Comparing Git Branches with Cherry-Picked Commits

I was dealing with a code base where two branches had diverged quite some time ago and commits had been shared between them through cherry-picking. I wanted to bring the branches back in sync, though, and that was proving harder than is usually the case when you can just merge and it figures it out for you. The cherry-picking makes it so that Git has a harder time figuring out which parts to prioritise.

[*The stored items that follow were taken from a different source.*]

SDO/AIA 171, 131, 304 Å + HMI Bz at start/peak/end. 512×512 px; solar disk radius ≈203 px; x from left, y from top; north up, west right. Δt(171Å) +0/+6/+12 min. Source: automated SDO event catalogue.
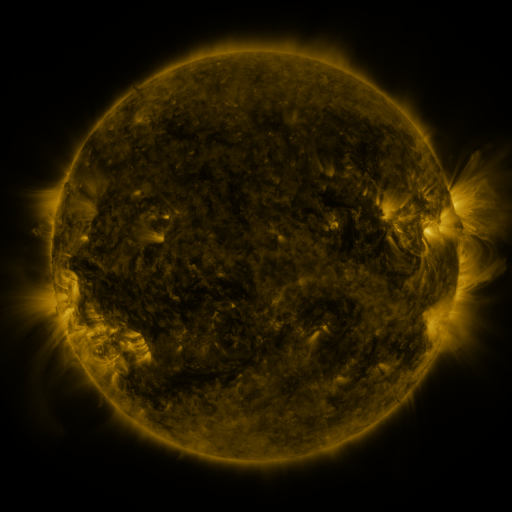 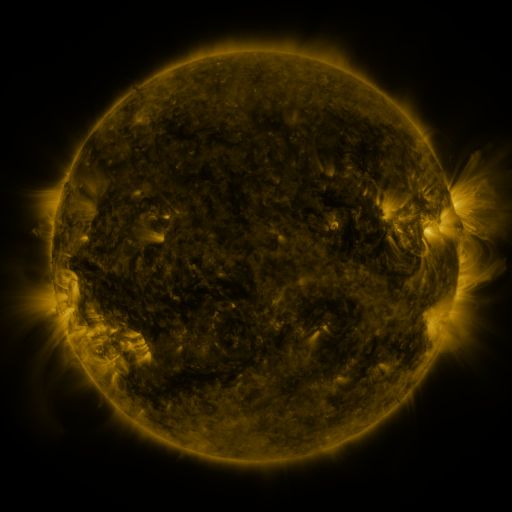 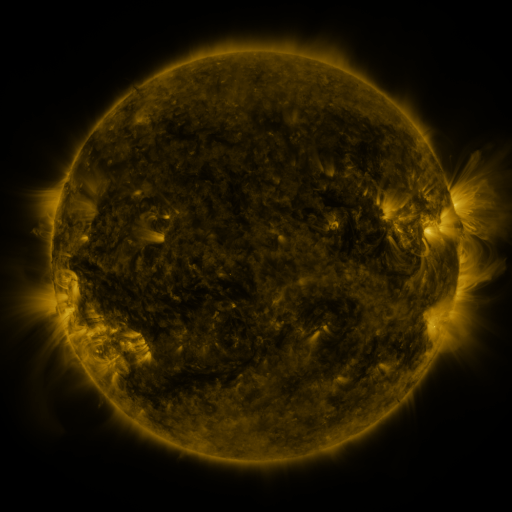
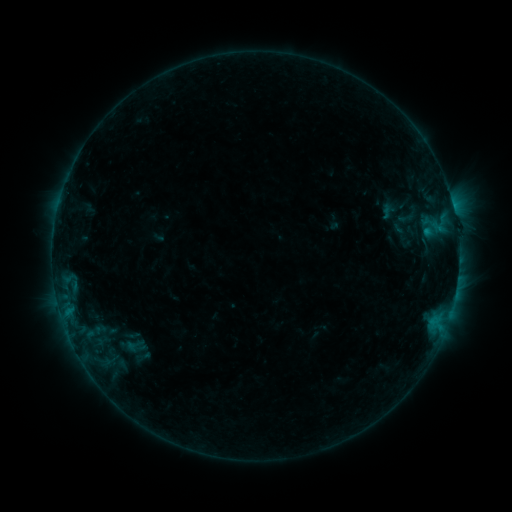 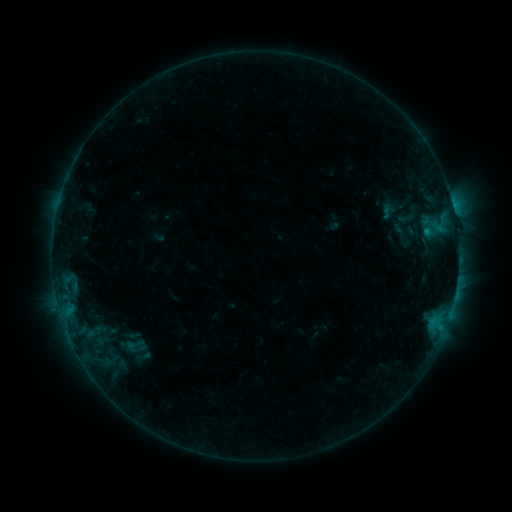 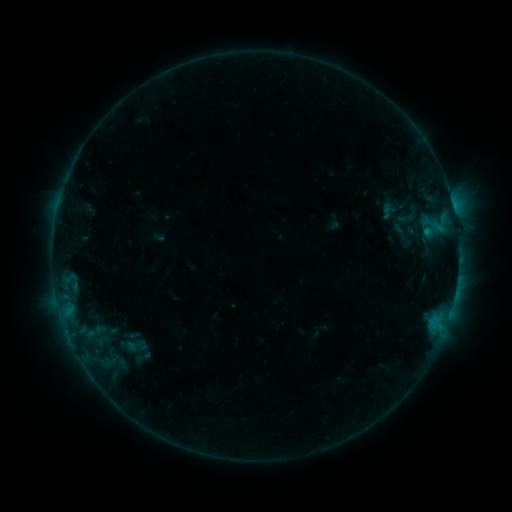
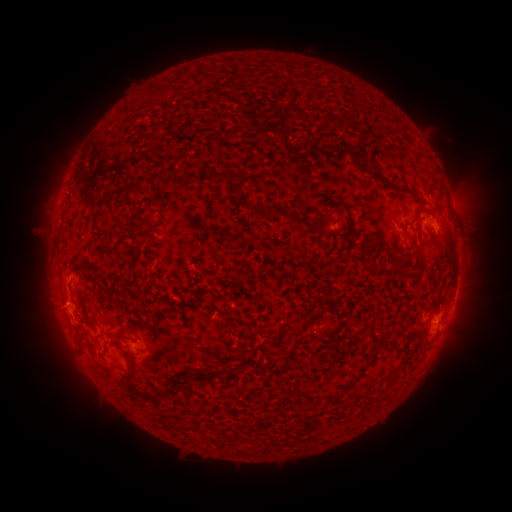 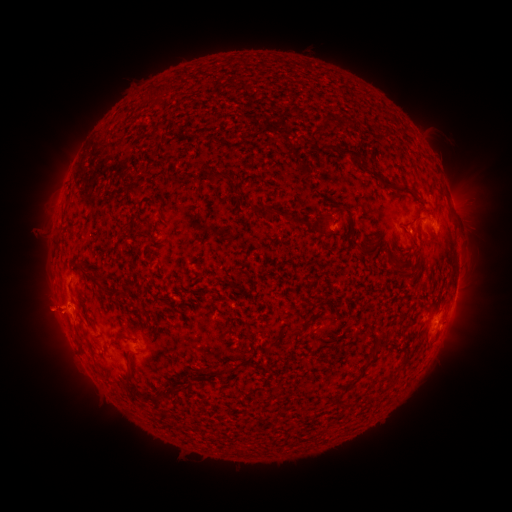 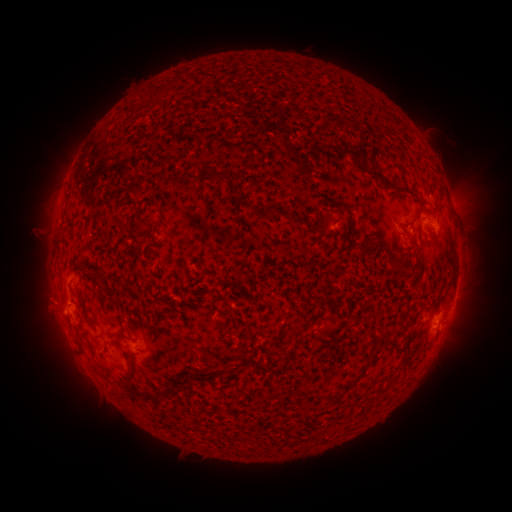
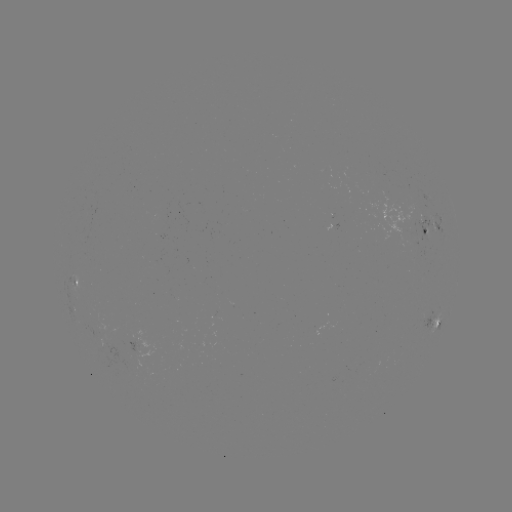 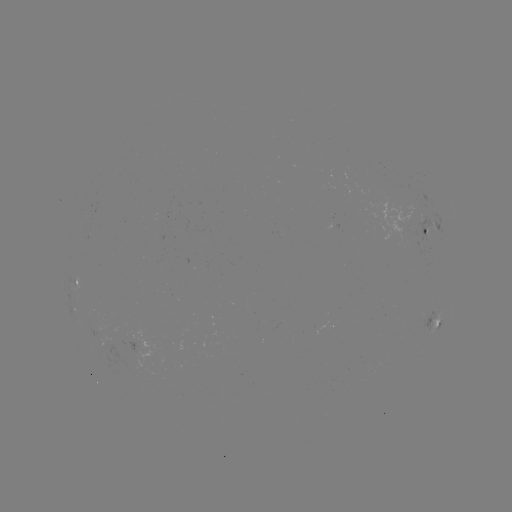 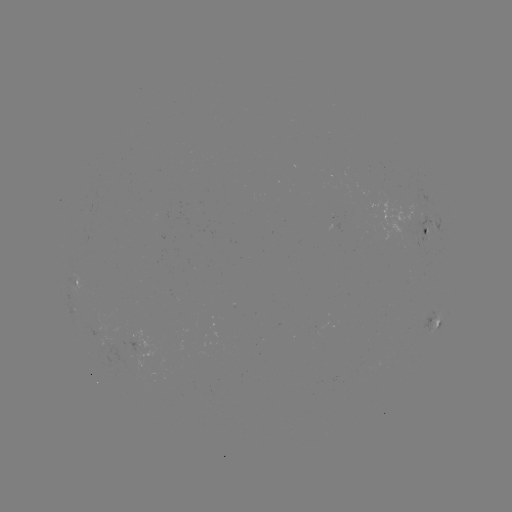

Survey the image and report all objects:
eruption: (51, 307)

In particular, this was the situation.

develop has the code that is being worked on, it is also deployed to a dev environment
main has the code that runs in the production environment, periodically is updated by merging develop into main

For $reasons, at some point in the past develop was being worked on and a whole lot of changes were ported to main by means of cherry-picking instead of merging. The branches were not merged in ages. At a glance, it seemed like develop had changes that main did not have and main had changes that develop did not have.

I wanted to fix this and get them both in sync again, but wading through the mess is tricky. I need to figure out whether every commit on main is actually already in develop or not. Develop has evolved so much that a simple diff made it confusing at best.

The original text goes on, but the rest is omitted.